-- Supplied passage follows --
I have a friend who was told she needed to go on meds, but did not want to. She has greatly changed her diet and walks/runs about 5 miles a day. Her numbers have improved significantly since she got serious about it. She had to give up her soda, candy, rice and other processed carbs. She has lost 25 + pounds as well. It can be done, but it takes discipline. She does not have meds because of her hard work. My guess is that many could go off the meds if they were more disciplined.


----------



## Ezmerelda (Oct 17, 2010)

I was advised to go on medication for Type II also, but I refused the medicine and ruthlessly cut back on my carb intake, and cut glucose almost entirely out of my diet and started exercising regularly. I test my blood sugar every morning, and as long as I don't get stupid and eat a lot of sugar, my tests are all well within the normal range.

Unfortunately, I have a self-destructive streak that rears its ugly head from time to time. At those times, I eat a sugary cereal or dessert and feel like puking for hours afterward, followed by the inability to get to sleep. (Like right now). Every time, I tell myself, "remember how bad this feels and don't do it again." 

I guess I listen a little better each time, because the incidents are getting farther apart. I never realized how self-destructive I could be when I am feeling ill used by others. I really need to change my reactions to more positive things. Like, when I am emotionally injured, go for a walk instead of eating a piece of cake...


----------



## AmishHeart (Jun 10, 2016)
-- Supplied passage concluded --
-- Dataset follows --
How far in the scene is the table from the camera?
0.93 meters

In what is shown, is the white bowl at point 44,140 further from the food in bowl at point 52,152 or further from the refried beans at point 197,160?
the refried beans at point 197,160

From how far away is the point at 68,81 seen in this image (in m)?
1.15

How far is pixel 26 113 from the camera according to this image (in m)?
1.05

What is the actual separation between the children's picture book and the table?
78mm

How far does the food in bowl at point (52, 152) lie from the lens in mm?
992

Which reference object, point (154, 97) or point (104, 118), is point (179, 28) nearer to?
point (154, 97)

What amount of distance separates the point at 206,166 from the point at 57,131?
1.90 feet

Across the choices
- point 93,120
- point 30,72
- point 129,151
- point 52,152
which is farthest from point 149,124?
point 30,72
-- Dataset concluded --
-- Dataset follows --
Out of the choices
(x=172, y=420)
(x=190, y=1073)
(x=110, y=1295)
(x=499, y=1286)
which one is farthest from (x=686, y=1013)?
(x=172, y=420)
-- Dataset concluded --
-- Dataset follows --
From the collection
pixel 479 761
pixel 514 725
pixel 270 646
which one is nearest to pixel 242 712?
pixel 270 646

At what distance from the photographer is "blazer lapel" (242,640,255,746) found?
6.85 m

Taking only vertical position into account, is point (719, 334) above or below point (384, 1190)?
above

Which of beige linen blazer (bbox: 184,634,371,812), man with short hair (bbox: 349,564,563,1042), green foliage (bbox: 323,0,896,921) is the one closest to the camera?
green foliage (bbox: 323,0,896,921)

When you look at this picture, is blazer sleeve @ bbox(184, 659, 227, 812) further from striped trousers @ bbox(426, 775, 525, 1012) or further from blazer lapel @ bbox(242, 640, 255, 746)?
-- Dataset concluded --
Copy out the whole diabetes forum thread word for word, with nothing changed, added, or left out. Rely only on the text; the items play no part in this work.

Answer space =>
I have a friend who was told she needed to go on meds, but did not want to. She has greatly changed her diet and walks/runs about 5 miles a day. Her numbers have improved significantly since she got serious about it. She had to give up her soda, candy, rice and other processed carbs. She has lost 25 + pounds as well. It can be done, but it takes discipline. She does not have meds because of her hard work. My guess is that many could go off the meds if they were more disciplined.


----------



## Ezmerelda (Oct 17, 2010)

I was advised to go on medication for Type II also, but I refused the medicine and ruthlessly cut back on my carb intake, and cut glucose almost entirely out of my diet and started exercising regularly. I test my blood sugar every morning, and as long as I don't get stupid and eat a lot of sugar, my tests are all well within the normal range.

Unfortunately, I have a self-destructive streak that rears its ugly head from time to time. At those times, I eat a sugary cereal or dessert and feel like puking for hours afterward, followed by the inability to get to sleep. (Like right now). Every time, I tell myself, "remember how bad this feels and don't do it again." 

I guess I listen a little better each time, because the incidents are getting farther apart. I never realized how self-destructive I could be when I am feeling ill used by others. I really need to change my reactions to more positive things. Like, when I am emotionally injured, go for a walk instead of eating a piece of cake...


----------



## AmishHeart (Jun 10, 2016)